Megan McArdle, in a debate about land use regulations, plays the libertarians' ultimate trump card:
[T]hen we got into noise pollution, and he demanded to know if I thought people should be allowed to play loud music in their houses, if you can hear it. Not deafening music, which I would be against; just loud. I pointed out that as long as the transaction costs for side deals are relatively low, which they should be in the kind of leafy, large suburb we were discussing, it didn't really matter whether he had the right to play music, or I have the right to enjoy silence; the Coase Theorem dictates that we will end up with preference maximization.The Coase theorem "dictates"? Actually, the Coase theorem dictates absolutely nothing. The Coase theorem has made enormous contributions to economics, but its net contribution is diminished every time someone applies it to the real world. I literally cringed when I saw McArdle invoke the Coase theorem as the basis for her argument. It's a neat trick, and a lot of libertarians I know use it, but it betrays a fundamental misunderstanding of the Coase theorem. Not only should the Coase theorem never be applied to the real world, but it was not intended to ever be applied to the real world. In his seminal article establishing the Coase theorem (The Problem of Social Cost), Ronald Coase made this clear:
The argument has proceeded up to this point on the assumption that there were no costs involved in carrying out market transactions. This is, of course, a very unrealistic assumption.Coase never argued that the results reached under the Coase theorem would have any relevance to the real world. After 20 years of people abusing his thoerem, Coase again stated in no uncertain terms that his theorem was not intended to, and should never, be applied to the real world and treated as determinative:
[W]hile considerations of what would happen in a world of zero transaction costs can give us valuable insights, these insights are, in my view, without value except as steps on the way to the analysis of the real world of positive transaction costs.So if you invoke the Coase theorem as the basis for your argument, your argument is by definition wrong. Please, end the scourge of Coase Theorem Abuse! UPDATE: Megan McArdle responds in the comments:
I actually agree with you, sort of ish, but by that point in the argument, we were so far into theoretical la la land that you'll have to trust me that zero transactions costs were among the more realistic assumptions being made.Okay, I trust you. And I should have noted that relying on Coasean bargaining is probably more realistic than relying on Tieboutian sorting, which your friend seemed to do. But some transaction costs are so distortionary that the Coase theorem is inapprorpiate even as a starting point. This is especially true for a lot of land use issues, where transaction costs are extremely high. Government capture is so widespread in land use that Coasean bargaining is the exception rather than the rule. In fact, last year I had a client tell me that she would have approached her neighbor about resolving their land use dispute privately, but she didn't think the contract would hold up in court! It's important to remember that homeowners don't make their decisions on land use issues based solely -- or even predominantly -- on their subjective valuations.

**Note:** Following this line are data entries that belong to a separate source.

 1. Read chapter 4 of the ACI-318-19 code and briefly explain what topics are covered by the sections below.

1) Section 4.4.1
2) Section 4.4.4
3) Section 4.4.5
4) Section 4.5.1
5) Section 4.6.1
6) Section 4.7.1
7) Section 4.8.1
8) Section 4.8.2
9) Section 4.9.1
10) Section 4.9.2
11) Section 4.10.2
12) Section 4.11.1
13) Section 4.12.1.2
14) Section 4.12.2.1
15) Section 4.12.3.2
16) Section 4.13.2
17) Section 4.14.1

Most homeowners care first and foremost about maintaining the resale value of their house, because the higher the market value of their house, the more equity they have to borrow against. So homeowners make land use decisions based on what they think prospective homebuyers' preferences are. Prospective homebuyers, in turn, also take the future resale value of houses into consideration when buying a house. And so on, and so on, in a self-reinforcing cycle. A much better starting point for modeling land use is probably an anticommons. As Ed Glaeser has noted, there has been a "dramatic increase" in the number of land use regulations over the past 30 years (though I would trace the rise of land use regulations further back than that, as William Fischel has done). The complex web of land use regulations has essentially given every resident de facto veto power over every other resident's land use. You can imagine how useful the Coase theorem is under that allocation of property rights.